Cerró la puerta de la habitación, haciendo un esfuerzo y regresó al centro de la estancia. Tenía una misión que cumplir, le decían constantemente sus circuitos. Y a ella debía supeditar todo lo demás. No importaba que hubiera herido los sentimientos de un ser humano. Era sólo la individualidad frente a la masa. Y él había sido creado para ayudar a la masa, no a la individualidad. Eso era lo que tenía grabado en sus circuitos.

¿Pero estaban sus circuitos de acuerdo con lo que tenían grabado?

Se sentó.

«Soy un robot» —se repitió una vez más a sí mismo—. «Y un robot es una máquina. Está exento de sentimientos. No puede sentir amor, ni odio, ni piedad. Nada. Sólo avanzar hacia el fin para el que ha sido construido, sin reparar en los medios para alcanzarlo».

Abrió nuevamente la valija, sacó toda la ropa, y extrajo del doble fondo una de las máscaras faciales, junto con los instrumentos necesarios para completar los rasgos. Durante aquellos últimos días, a pesar de su aparente inactividad, había estado trabajando intensamente. Y como resultado de aquellos trabajos, en su cerebro mecánico se encontraban grabados los rasgos del rostro de una persona. Los rasgos que ahora debía reproducir fielmente en aquella máscara.

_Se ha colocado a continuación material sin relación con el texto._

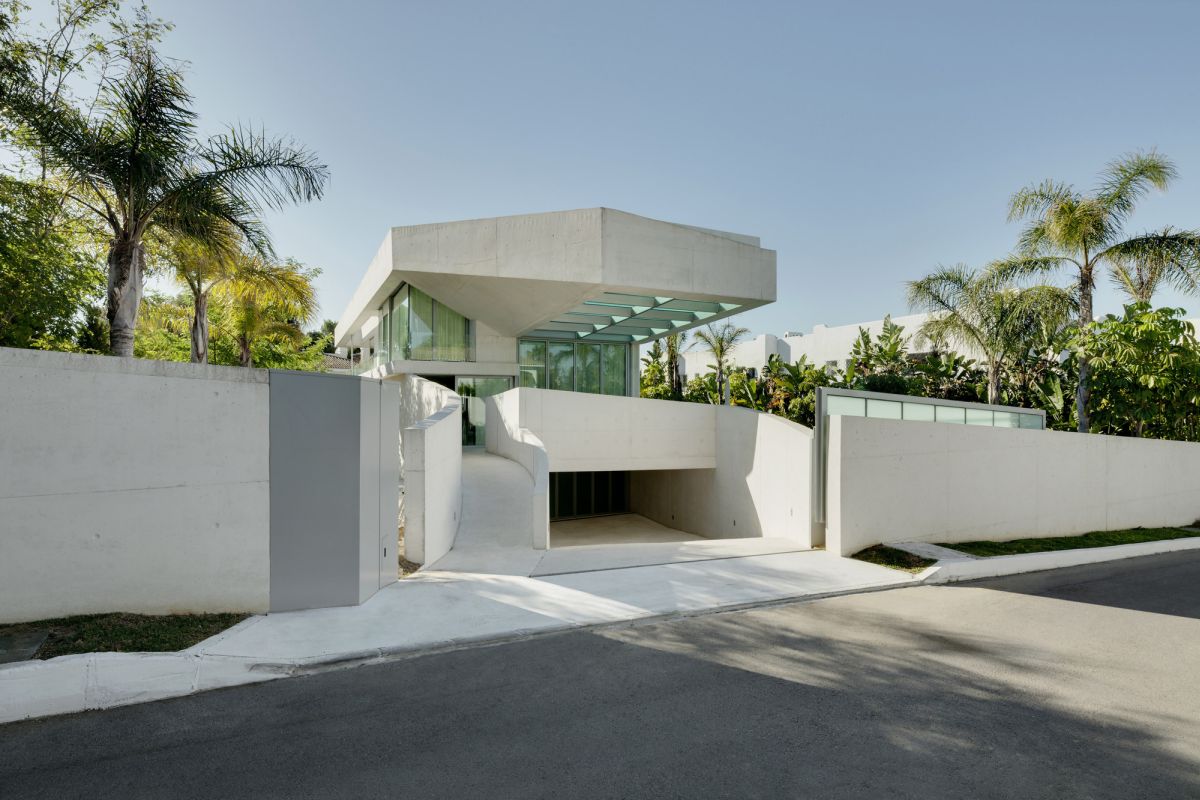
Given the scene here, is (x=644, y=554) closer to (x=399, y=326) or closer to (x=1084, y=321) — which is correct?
(x=1084, y=321)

Se sentó frente a la mesa, y relegó al olvido todo lo sucedido, todo lo que no iba ligado con lo que debía hacer. Se despojó de toda idea que no fuera lo que le esperaba por delante en su camino, convirtiéndose en una máquina completamente impersonal, impasible, a quien nada le importaba ni nada le debía importar. Lo ignoró todo y a todos, salvo lo que tenía ante sí. Se convirtió en una máquina enteramente monofuncional. Y fue sólo entonces, cuando hubo apartado de sí toda idea, cuando se deshumanizó completamente, convirtiéndose en una máquina más, que se puso a trabajar en lo que tenía delante.